El futbol en la cancha cada vez se parece más a la política y a la economía: se miente casi siempre y se olvidan los principios en pro de los fines. La afirmación <lombardiana> de que ganar es lo único convirtió a los futbolistas en soldados al servicio de un sistema diseñado en el pizarrón, y hoy en la tablet, que busca los resultados por los resultados mismos partiendo de una premisa elemental: se pretende no perder.
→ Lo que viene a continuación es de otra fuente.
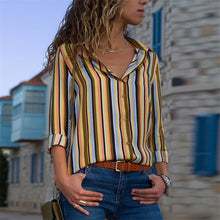 Load image into Gallery viewer, Long Sleeve Turn Down Collar Blouse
Por ello, cuando equipos como el Milán de Van Basten, Gullit, Baressi, Rijkaard, un jovencito Maldini…; o el Ajax de Cruyff y…; o el Barcelona de Messi, Iniesta y Xavi; o el Brasil del 70 -¿acaso hay que nombrar a algún jugador y no a los once?- o el del 82 deslumbran a todos, y a aquellos que como este perpetrador de querencias futboleras les gusta el juego sin ataduras nacionalistas ramplonas ni filias regionalistas y sí con la camiseta del futbol bonito puesta, les alimenta el ego que les permite pontificar con cierta soberbia: “te lo dije; se puede jugar bonito y ganar casi siempre”; e igual se puede perder y, sin arrendar los tales principios que amalgaman la ética, afirmar con razón y veracidad: “Jugando así hay permiso para perder”, como lo expresó Jorge Valdano, DT del Real Madrid en la segunda mitad de los noventa al perder con el Sporting de Gijón 1-0.
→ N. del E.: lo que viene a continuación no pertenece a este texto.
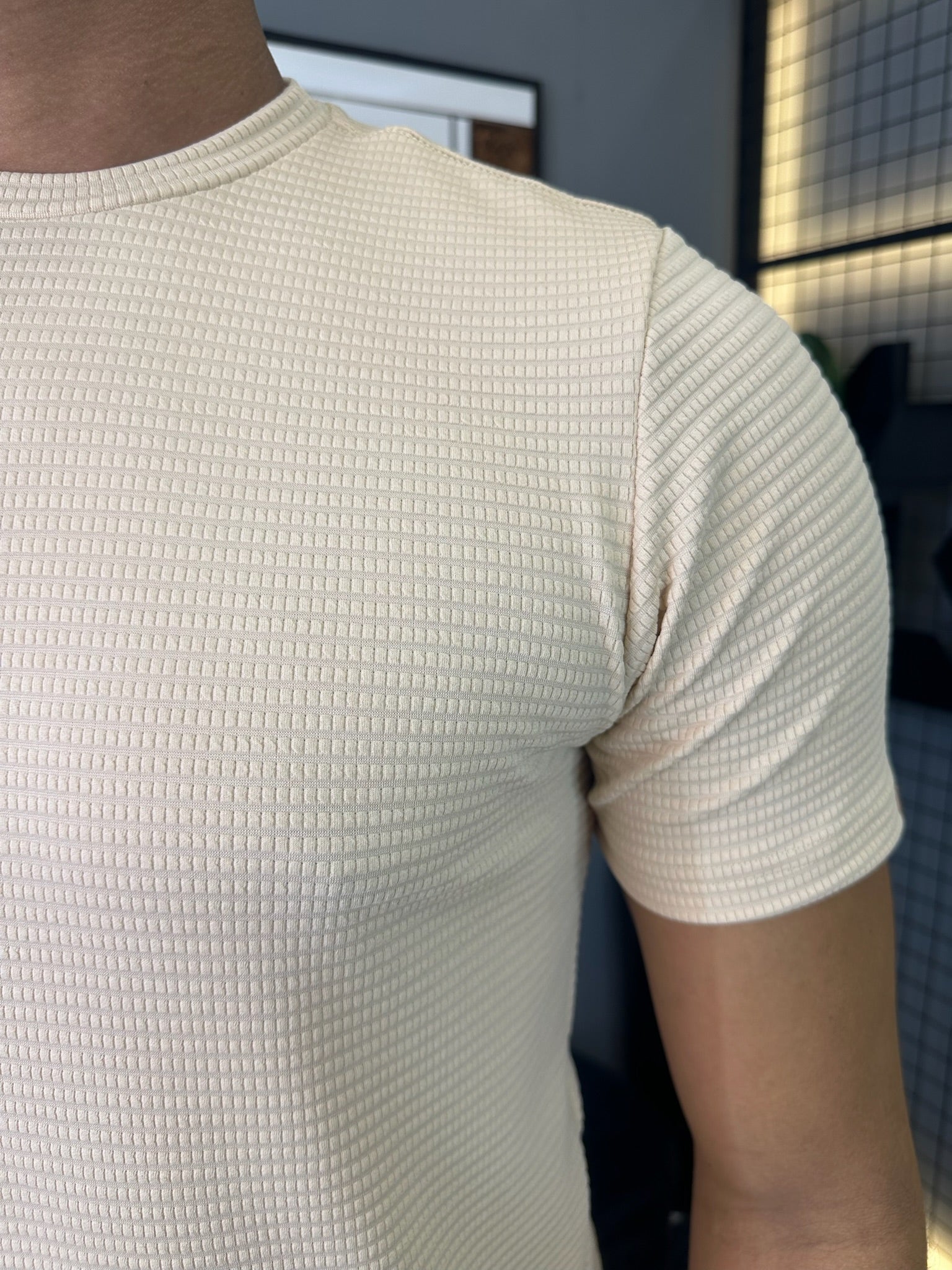 Camiseta Texturizada Tijolinho - Bege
Pero no se crea que en definitiva la ética en la cancha se perdió. No. Se manifiesta como guía de actuación ahí dentro -porque existe de antemano, que conste- en acciones como las de Robiee Fowler, goleador del Liverpool, quien al quitarse la camiseta del equipo, festejando un gol anotado en la Recopa frente al SK Brann de Noruega, expuso un solidario “Apoyo para los estibadores despedidos” estampado en la playera blanca bajo el uniforme; el mismo Fowler que menos de una semana después frente al Arsenal fue por un balón para chocar con el portero, caer, ver al árbitro marcar el penalti, levantarse y decirle que estaba equivocado, que no debía marcar la pena máxima, que ésta no existía porque él, Robiee, se había caído solo. Obvio que hubo aplausos para Fowler de los seguidores del Arsenal y de todos a los que les gusta el futbol; y hubo también lo contrario: chiflidos de los seguidores del Liverpool -equipo en el que milita hoy Luis Suárez-, como los hay por parte de los seguidores del León y de la selección de la federación mexicana de futbol cada vez que, por ejemplo, le marcan a Rafael Márquez, cuyas patadas más bajas van al pecho de su oponente, una de las muchas agresiones que comete por partido y que son, diría mi madre, <lo suyo>. La repelente realidad existente hoy en los estadios, conformados éstos por tribunas y canchas donde actúan jugadores y aficionados -y locutores, para quienes no son funcionarios del ayuntamiento xalapeño o primos del gobernador de Veracruz y tienen que ver El Mundial por televisión-, es la de la competitividad irracional que niega lo elementalmente humano del juego y el divertimento, y que catapulta las trampas, agresiones y delitos tanto en las butacas como en el césped. Tampoco se crea que todo está perdido, porque ahí están aún algunos que seguramente llegaron a Brasil para entregar el corazón, basados en racionalizar que con su talento podrán siempre con lealtad a la locura regatear, <tunelear> y driblar para en un tramo corto o largo dejar atrás al contrario y… en una de esas anotar y ganar la eterna lucha contra los picapedreros. Y si se pierde así, con elegancia, pues vale hacerlo por el bien del futbol arte, lo que me lleva bajo esta lógica a apostar porque Holanda gane el domingo.